What to do differently
SERGEY: Knowing everything you know now, what would you like to know 10-20-30 years ago if you rewind a significant amount of time, what do you know now? What could dramatically and dramatically increase your efficiency and efficiency?
DMITRY: Professional, right? When I actually left the Academy of Geophysics to start programming, I had a minimal database, but there were a lot of holes. I had friends who were studying to be a computer scientist in graduate school, I borrowed educational materials from them and methodically went through many of them on their own: how the compiler works, how networks work. Well, the Faculty of Geology didn't teach that. VMC professors came, but they taught numerically. So I didn't want to be superficial; I wanted to know how it works. I was too lazy and didn't have the opportunity to go and get a second education, so I studied it at home. So well... you asked me what I wanted to know. Here it is. In part, I remember that. If I had wanted to be a professional programmer 30 years ago, I would have just gone to computer science instead of the geofaculty and VMC, well, in those conditions. I'm really not really sure that's the path I would take.
SERGEY: So there's more focus on computer science and applied mathematics, something like that?

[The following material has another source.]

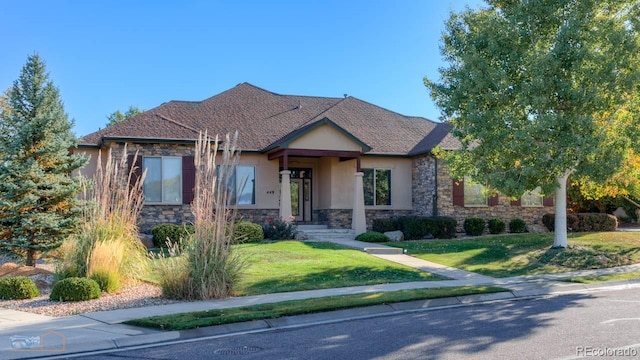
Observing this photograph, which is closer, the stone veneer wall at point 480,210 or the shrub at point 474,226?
the shrub at point 474,226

DMITRY: Yes, yes, but I would go on expeditions as a laborer in the summer. It was great and useful, and it had a big impact on me. Yes, when we talked about programming skills, you compared it to math. I think this is not so much about mathematics as about structured formal thinking and the ability to formalize something. You want to program a Lego robot to crawl like a cockroach. You look at a cockroach and start to formalize what the cockroach does. This is logic and the ability to formalize what you see. Not some branch of math.